I am doing a personal text mining project with a data mining tool in which I can use python code.
I have several pdf documents in French from which I extract all the text, you can see my code below :
import dataiku
import pandas as pd, numpy as np
from dataiku import pandasutils as pdu
import fitz
# Recipe input
folder = dataiku.Folder("pdfdocuments") # the folder name
paths = folder.list_paths_in_partition()# list all the pdf documents
# Core recipe
df = pd.DataFrame(columns=['path', 'text'])
for i,j in enumerate(paths):
with folder.get_download_stream(j[1:]) as stream: #get the pdf document in memory data
data = stream.read() #read the memory data
doc = fitz.open("pdf", data) #open doc in pdf
data=""
for page in doc:
data+=page.getText()
df.loc[i] = [j[1:], data]
# Recipe output
output = dataiku.Dataset("extractedTexts")

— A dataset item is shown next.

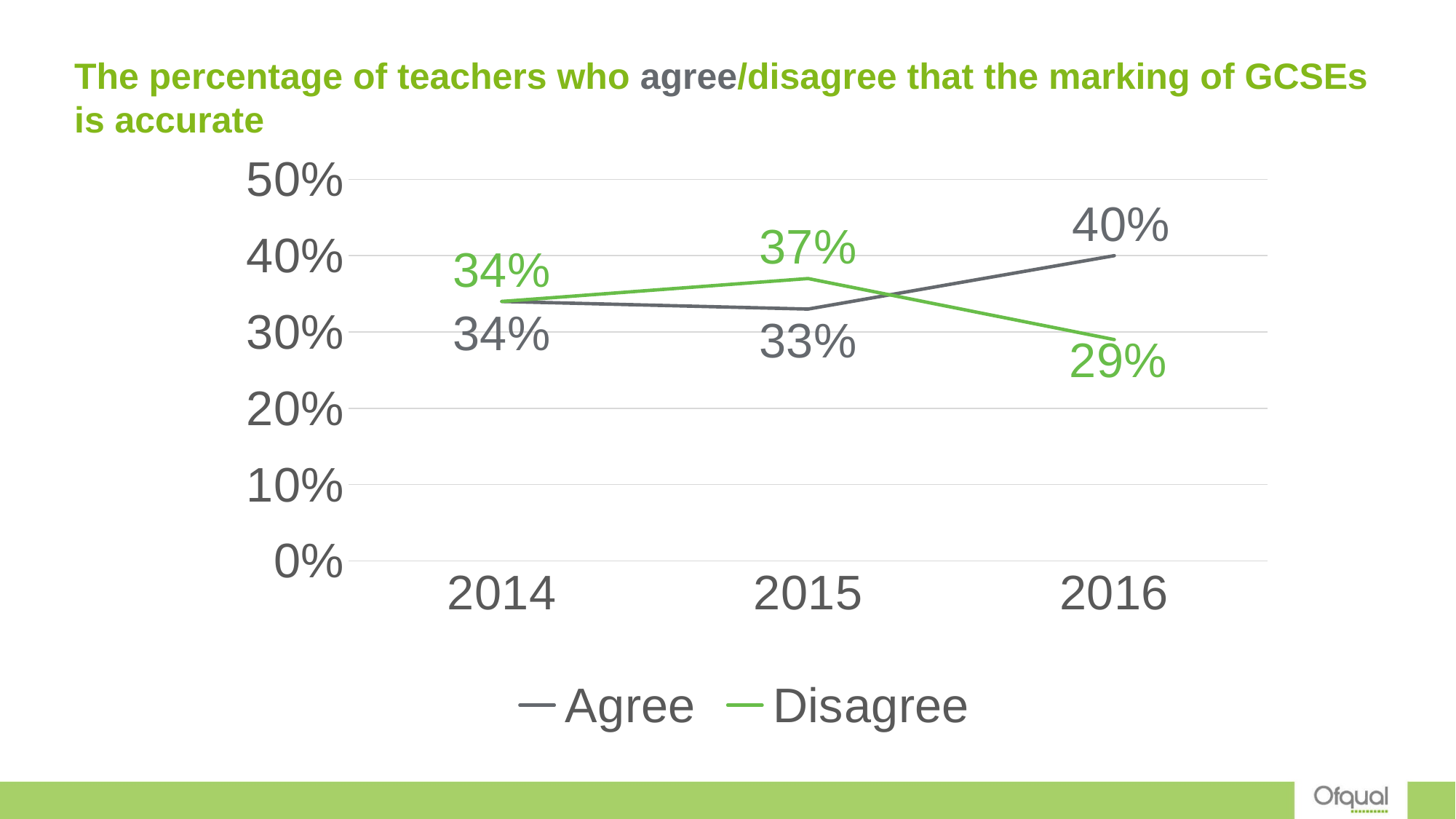
In which year is the Disagree percentage lowest? 2016 How many series does the legend list? 2 How many years are shown on the x axis? 3 What percentage of teachers disagreed that the marking of GCSEs is accurate in 2015? 37% What is the difference between the Agree and Disagree percentages in 2016? 11% What is the Agree value for 2014? 34% In which year is the Agree percentage highest? 2016 Does the Disagree line rise or fall between 2015 and 2016? Fall In 2015, which is larger: the Agree percentage or the Disagree percentage? Disagree What percentage of teachers agreed that the marking of GCSEs is accurate in 2016? 40% What is the Disagree value for 2016? 29% What kind of chart is shown on the slide? Line chart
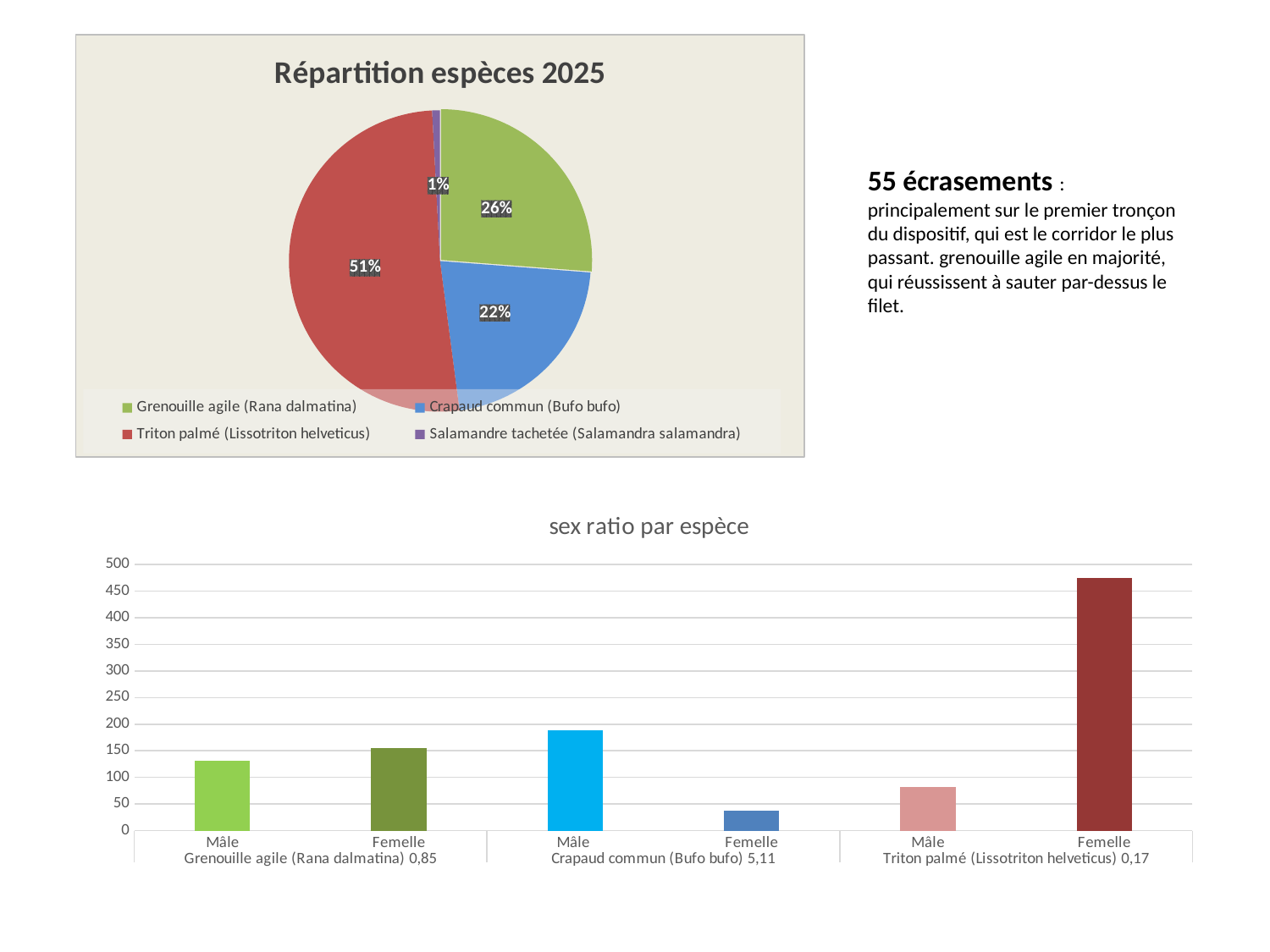
In the pie chart 'Répartition espèces 2025', which species has the largest share? Triton palmé (Lissotriton helveticus) In the chart 'sex ratio par espèce', which bar is the tallest? Femelle, Triton palmé (Lissotriton helveticus) In the pie chart 'Répartition espèces 2025', what share is Grenouille agile (Rana dalmatina)? 26% In the pie chart 'Répartition espèces 2025', which species has the smallest share? Salamandre tachetée (Salamandra salamandra) In the chart 'sex ratio par espèce', which bar is the shortest? Femelle, Crapaud commun (Bufo bufo) In the pie chart 'Répartition espèces 2025', what share is Crapaud commun (Bufo bufo)? 22% What kind of chart is 'sex ratio par espèce'? bar chart In the pie chart 'Répartition espèces 2025', how many percentage points larger is the Triton palmé share than the Grenouille agile share? 25 In the chart 'sex ratio par espèce', is the value for Femelle Triton palmé greater or less than 450? greater In the pie chart 'Répartition espèces 2025', what share is Triton palmé (Lissotriton helveticus)? 51% In the pie chart 'Répartition espèces 2025', how many species are listed in the legend? 4 In the chart 'sex ratio par espèce', which is larger: Mâle or Femelle for Crapaud commun (Bufo bufo)? Mâle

output.write_with_schema(df)
II would like to know if it was possible to extract precisely all the text of a chapter, for example, I want to extract all the Introduction chapter and its sub-chapters from all the pdf documents. Or another example, I would like to extract only the text of chapter 2 from all pdfs. Because not all pdf documents have the same chapter name that I am aiming for.
I am doing text classification and I wanted to test a new classification on a particular chapter of all pdfs.